### Request A
In the Oracle7 distributed database text, what sets the character set used by a client?

### Document text
Oracle7 Server Concepts

An Introduction to Distributed Databases

A distributed database appears to a user as a single database but is, in fact, a set of databases stored on multiple computers. The data on several computers can be simultaneously accessed and modified using a network. Each database server in the distributed database is controlled by its local DBMS, and each cooperates to maintain the consistency of the global database. Figure 21 - 1 illustrates a representative distributed database system.

The following sections outline some of the general terminology and concepts used to discuss distributed database systems.

Clients, Servers, and Nodes

A database server is the software managing a database, and a client is an application that requests information from a server. Each computer in a system is a node. A node in a distributed database system can be a client, a server, or both. For example, in Figure 21 - 1, the computer that manages the HQ database is acting as a database server when a statement is issued against its own data (for example, the second statement in each transaction issues a query against the local DEPT table), and is acting as a client when it issues a statement against remote data (for example, the first statement in each transaction is issued against the remote table EMP in the SALES database).

Oracle supports heterogeneous client/server environments where clients and servers use different character sets. The character set used by a client is defined by the value of the NLS_LANG parameter for the client session. The character set used by a server is its database character set. Data conversion is done automatically between these character sets if they are different. For more information about National Language Support features, refer to Oracle7 Server Reference.

Direct and Indirect Connections

A client can connect directly or indirectly to a database server. In Figure 21 - 1, when the client application issues the first and third statements for each transaction, the client is connected directly to the intermediate HQ database and indirectly to the SALES database that contains the remote data.

Figure 21 - 1. An Example of a Distributed DBMS Architecture

Site Autonomy

Site autonomy means that each server participating in a distributed database is administered independently (for security and backup operations) from the other databases, as though each database was a non-distributed database. Although all the databases can work together, they are distinct, separate repositories of data and are administered individually. Some of the benefits of site autonomy are as follows:

Nodes of the system can mirror the logical organization of companies or cooperating organizations that need to maintain an "arms length" relationship.

Local data is controlled by the local database administrator. Therefore, each database administrator's domain of responsibility is smaller and more manageable.

Independent failures are less likely to disrupt other nodes of the distributed database. The global database is partially available as long as one database and the network are available; no single database failure need halt all global operations or be a performance bottleneck.

Failure recovery is usually performed on an individual node basis.

A data dictionary exists for each local database.

Nodes can upgrade software independently.

Schema Objects and Naming in a Distributed Database

A schema object (for example, a table) is accessible from all nodes that form a distributed database. Therefore, just as a non-distributed local DBMS architecture must provide an unambiguous naming scheme to distinctly reference objects within the local database, a distributed DBMS must use a naming scheme that ensures that objects throughout the distributed database can be uniquely identified and referenced.

To resolve references to objects (a process called name resolution) within a single database, the DBMS usually forms object names using a hierarchical approach. For example, within a single database, a DBMS guarantees that each schema has a unique name, and that within a schema, each object has a unique name. Because uniqueness is enforced at each level of the hierarchical structure, an object's local name is guaranteed to be unique within the database and references to the object's local name can be easily resolved.

### The data

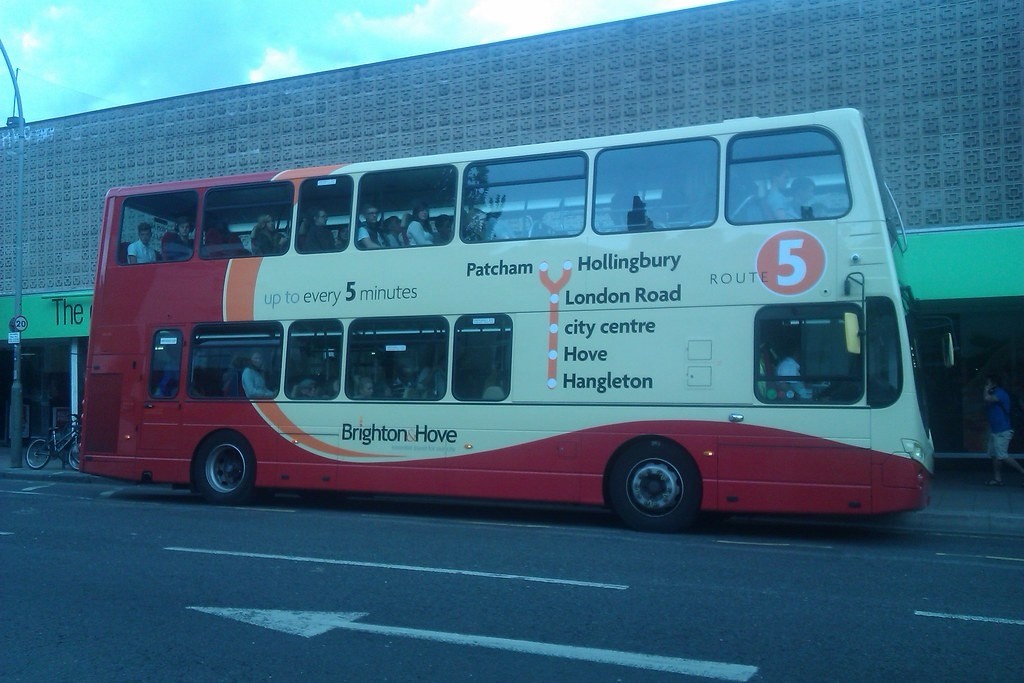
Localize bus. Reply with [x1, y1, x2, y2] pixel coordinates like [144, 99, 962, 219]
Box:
[81, 109, 935, 534]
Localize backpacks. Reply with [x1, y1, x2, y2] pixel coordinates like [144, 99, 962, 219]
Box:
[997, 401, 1023, 427]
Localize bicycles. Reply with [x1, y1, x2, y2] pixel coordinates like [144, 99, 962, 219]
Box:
[26, 413, 81, 470]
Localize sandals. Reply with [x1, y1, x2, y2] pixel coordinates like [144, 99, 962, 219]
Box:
[984, 479, 1005, 486]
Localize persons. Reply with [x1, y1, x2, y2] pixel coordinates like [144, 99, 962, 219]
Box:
[240, 348, 279, 398]
[165, 216, 195, 261]
[609, 177, 645, 230]
[358, 202, 452, 249]
[370, 351, 446, 400]
[352, 374, 377, 401]
[483, 201, 516, 241]
[298, 380, 330, 400]
[774, 349, 831, 400]
[319, 355, 340, 394]
[127, 222, 156, 265]
[303, 207, 350, 253]
[980, 373, 1024, 487]
[764, 164, 816, 222]
[251, 214, 290, 257]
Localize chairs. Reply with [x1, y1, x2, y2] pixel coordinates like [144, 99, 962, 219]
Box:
[114, 212, 555, 266]
[764, 345, 783, 396]
[403, 389, 415, 400]
[291, 385, 300, 400]
[482, 387, 503, 400]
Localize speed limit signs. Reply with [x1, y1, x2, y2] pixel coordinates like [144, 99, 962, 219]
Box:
[15, 316, 28, 331]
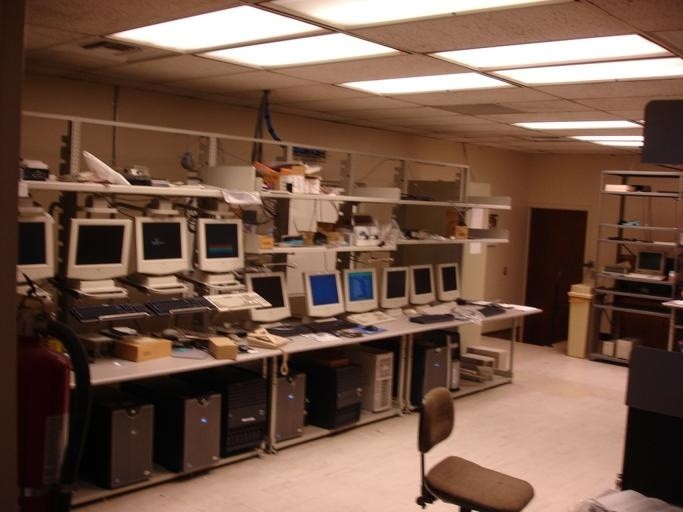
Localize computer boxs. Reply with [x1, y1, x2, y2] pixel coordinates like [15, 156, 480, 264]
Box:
[86, 330, 460, 489]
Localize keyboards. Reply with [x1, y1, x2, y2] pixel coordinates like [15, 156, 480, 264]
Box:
[346, 311, 397, 326]
[410, 313, 454, 323]
[265, 324, 313, 337]
[624, 272, 668, 281]
[70, 303, 154, 322]
[145, 296, 218, 317]
[477, 307, 505, 317]
[202, 291, 272, 313]
[303, 319, 359, 334]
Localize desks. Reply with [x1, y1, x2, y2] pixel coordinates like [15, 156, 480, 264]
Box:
[74, 301, 543, 504]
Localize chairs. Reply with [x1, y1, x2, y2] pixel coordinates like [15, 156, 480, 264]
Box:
[416, 387, 535, 512]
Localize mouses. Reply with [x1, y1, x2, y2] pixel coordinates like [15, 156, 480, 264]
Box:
[363, 325, 377, 330]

### Request B
Give the stretch of the entries from the line containing "Localize keyboards. Reply" through the line containing "[202, 291, 272, 313]" as a Markdown table with the columns Number and Entry line, one row per line, leaving out blank lines.

### Task response A
The value of the NLS_LANG parameter for the client session.

### Task response B
| Number | Entry line |
|---|---|
| 1 | Localize keyboards. Reply with [x1, y1, x2, y2] pixel coordinates like [15, 156, 480, 264] |
| 2 | Box: |
| 3 | [346, 311, 397, 326] |
| 4 | [410, 313, 454, 323] |
| 5 | [265, 324, 313, 337] |
| 6 | [624, 272, 668, 281] |
| 7 | [70, 303, 154, 322] |
| 8 | [145, 296, 218, 317] |
| 9 | [477, 307, 505, 317] |
| 10 | [202, 291, 272, 313] |